10 de dezembro de 1962

Cássia Eller, 60 anos!

* 10/12/1962 + 29/12/2001
Cássia Eller no início da gravidez, 1993. Foto: Masaomi Mochizuki, Rev. Manchete, Acervo Bb. Nacional

Cássia Rejane Eller, seu nome civil, foi uma cantora (rock, funk e blues) e multi-instrumentista de grande sucesso na década de 1990 e início dos anos 2000, quando faleceu, em 29 de dezembro de 2001. Era filha do casal  Nanci Ribeiro, dona de casa, e Altair Eller,  sargento paraquedista, com cinco filhos no total.  Embora não tenha chegado a concluir o segundo grau, Cássia Eller, em seus anos formativos, teve o privilégio de ser exposta a várias culturas, dadas as mudanças na lotação de seu pai militar.  Das zonas oeste e norte do Rio de Janeiro para Brasília, passou por Santarém (PA) e Belo Horizonte (MG), para onde retornou, quando decidiu construir trajetória longe da casa de origem. Já trazia em sua bagagem ricas e diversificadas experiências de trabalhos, seja em corais (destaque para o que acompanhava Osvaldo Montenegro, em Brasília), óperas , grupos de samba e forró, teatros, trio-elétrico e bares, cantando ou tocando.

De forte personalidade, intensa, irrequieta, também foi garçonete, cozinheira, secretária (por três dias, no Ministério da Agricultura, no DF), redatora, tradutora e pedreira (“fiz massa e assentei tijolos”, em Belo Horizonte). Cássia era, antes do mais, uma mulher com as marcas do seu tempo e lugar – das lutas das mulheres por autonomia e das pessoas então chamadas apenas como “homossexuais”, por visibilidade e respeito.

Embora em 1997 ela fosse citada como uma artista que se recusava a falar sobre sua sexualidade com jornalistas, em 2001 já havia assumido publicamente sua orientação sexual e o seu relacionamento homoerótico com Maria Eugênia Vieira Martins, sua companheira desde 1986. Tornou-se, com isso, das raríssimas lésbicas da MPB a assumir publicamente a sua lesbianidade, atitude inaugurada, ainda nos anos de 1970, com Leci Brandão.

- [ENTRADAS ARMAZENADAS]:
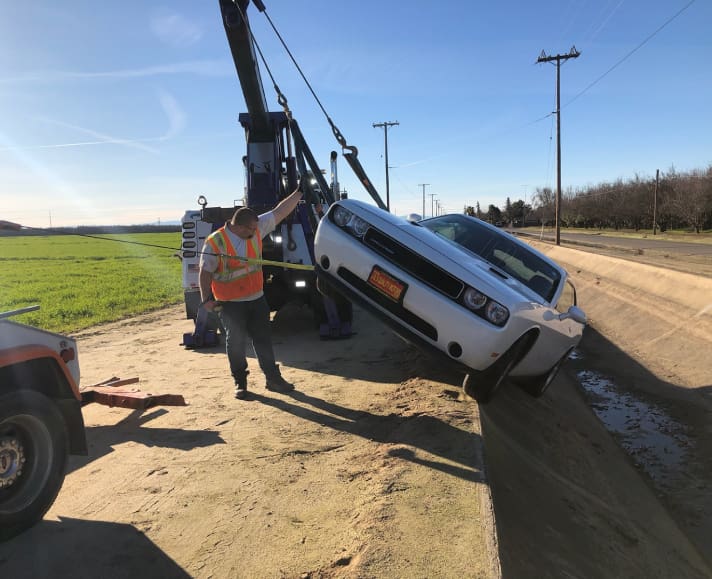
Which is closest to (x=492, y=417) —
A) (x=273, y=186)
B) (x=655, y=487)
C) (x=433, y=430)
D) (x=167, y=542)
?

==

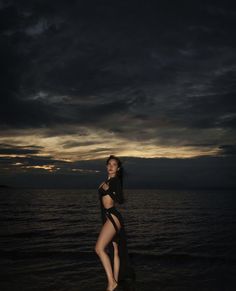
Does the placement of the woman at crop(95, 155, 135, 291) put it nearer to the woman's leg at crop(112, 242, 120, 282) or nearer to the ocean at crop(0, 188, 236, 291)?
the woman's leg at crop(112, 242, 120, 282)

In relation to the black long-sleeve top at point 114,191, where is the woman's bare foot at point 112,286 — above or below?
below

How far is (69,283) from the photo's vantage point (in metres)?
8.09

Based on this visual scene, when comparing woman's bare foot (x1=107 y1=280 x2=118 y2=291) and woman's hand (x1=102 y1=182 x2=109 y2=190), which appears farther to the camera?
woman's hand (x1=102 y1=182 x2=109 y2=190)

- [AÇÕES A REALIZAR]:
#1 Com base no trecho sobre Cássia Eller, explique em uma a três frases por que ela foi exposta a várias culturas em seus anos formativos.
#2 Reescreva em forma de lista o parágrafo do trecho sobre Cássia Eller que começa com "De forte personalidade", conservando seus fatos principais.
#3 Transcreva literalmente, do trecho sobre Cássia Eller, a passagem que vai de "De forte personalidade, intensa, irrequieta, também" até "visibilidade e respeito.".
As entradas apresentadas foram obtidas de outra fonte.

- [RESPOSTAS POR TAREFA]:
#1 Ela foi exposta a várias culturas por causa das mudanças na lotação de seu pai, que era militar. Por isso, passou pelas zonas oeste e norte do Rio de Janeiro, por Brasília, por Santarém (PA) e por Belo Horizonte (MG).

#2
- Tinha personalidade forte, intensa e irrequieta.
- Trabalhou como garçonete, cozinheira, secretária (por três dias, no Ministério da Agricultura, no DF), redatora, tradutora e pedreira (em Belo Horizonte).
- Era uma mulher com as marcas de seu tempo e lugar: as lutas das mulheres por autonomia e as das pessoas então chamadas apenas de "homossexuais" por visibilidade e respeito.

#3
De forte personalidade, intensa, irrequieta, também foi garçonete, cozinheira, secretária (por três dias, no Ministério da Agricultura, no DF), redatora, tradutora e pedreira (“fiz massa e assentei tijolos”, em Belo Horizonte). Cássia era, antes do mais, uma mulher com as marcas do seu tempo e lugar – das lutas das mulheres por autonomia e das pessoas então chamadas apenas como “homossexuais”, por visibilidade e respeito.